This year, Junior Achievement’s Business Week, presented by Arrow Electronics, showcased what happens when the wild imagination of youth converges with the rigorous demands of the business world. The result was something truly spectacular.
On a Sunday morning, at the Denver campus of Johnson and Wales University, students from around Colorado gathered into a crowded auditorium to receive their first glimpse of the challenging week to come. For many students, this was their first time away from home. The intensive week is designed to equip students with the tools to compete in the real world. These young adults are expected to present a fully feasible marketing concept in one week; no holds barred, no training wheels.
As a three time JA Business Week alum, and always a member of Company G, this moment in the auditorium felt familiar, but this time as a company advisor, it was my turn to pass on the lessons I had learned a decade ago. As my company forged ahead conducting market research, crunching numbers, and making judgement calls, I was reminded of just how real this experience was.
During down time, I checked email in anticipation of a marketing pitch draft, from our sales representative, for a presentation we are expecting to make in the coming week. As both camp and real world deadlines loomed, I realized that the kids are lucky to be learning these skills now because, one day, they might be in the same position that I am.

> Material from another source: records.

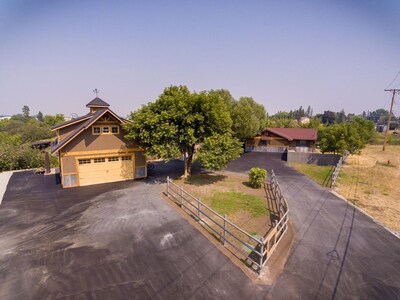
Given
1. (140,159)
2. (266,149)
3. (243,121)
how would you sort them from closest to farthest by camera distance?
1. (140,159)
2. (243,121)
3. (266,149)

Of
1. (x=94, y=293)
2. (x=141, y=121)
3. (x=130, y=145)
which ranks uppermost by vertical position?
(x=141, y=121)

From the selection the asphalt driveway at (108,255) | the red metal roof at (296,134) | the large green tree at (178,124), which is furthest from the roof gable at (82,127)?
the red metal roof at (296,134)

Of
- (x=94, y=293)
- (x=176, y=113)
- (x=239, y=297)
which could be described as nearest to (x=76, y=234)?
(x=94, y=293)

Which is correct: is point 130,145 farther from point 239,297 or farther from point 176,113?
point 239,297

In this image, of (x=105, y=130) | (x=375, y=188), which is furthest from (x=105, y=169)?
(x=375, y=188)

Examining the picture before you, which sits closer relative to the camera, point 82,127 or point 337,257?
point 337,257

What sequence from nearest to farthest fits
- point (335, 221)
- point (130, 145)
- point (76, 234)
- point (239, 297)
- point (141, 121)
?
point (239, 297) < point (76, 234) < point (335, 221) < point (141, 121) < point (130, 145)

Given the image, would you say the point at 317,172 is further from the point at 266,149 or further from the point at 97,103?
the point at 97,103

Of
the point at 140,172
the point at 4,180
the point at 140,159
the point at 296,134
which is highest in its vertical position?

Before participating in JA Business Week, as a student, my aspirations were vastly different and unfocused. It was only after that week that I realized that I could do more than I had previously imagined. I can confidently say that without this experience, I would not have considered myself capable of becoming an entrepreneur. As the co-founder of Praetorian Rx LLC, I apply the very lessons I’ve learned in JA Business Week, all those years ago, to help Praetorian gain the competitive edge in our market.

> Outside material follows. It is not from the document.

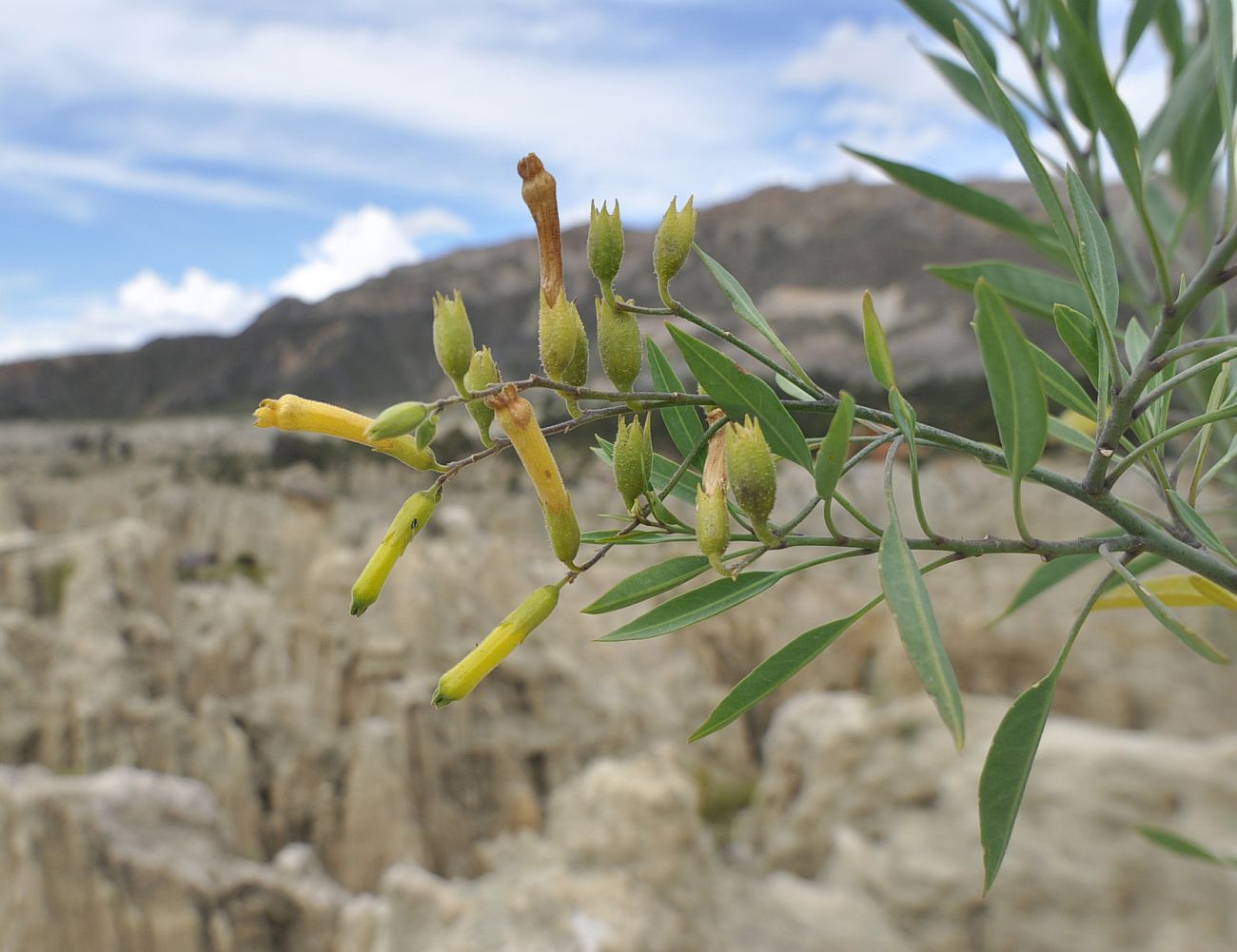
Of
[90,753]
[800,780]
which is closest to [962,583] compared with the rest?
[800,780]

The hard work of Company G, payed off, netting us 3rd place of 13 companies. Though we had our bumps along the way, I explained to the company that it is through mistakes and mishaps that we experience the most growth. In a summary meeting, one student asked how the real business world functioned; nervous that she wouldn’t be able to handle the stress as an adult. My response, “In the real world, you generally have a lot more time to do a lot less.”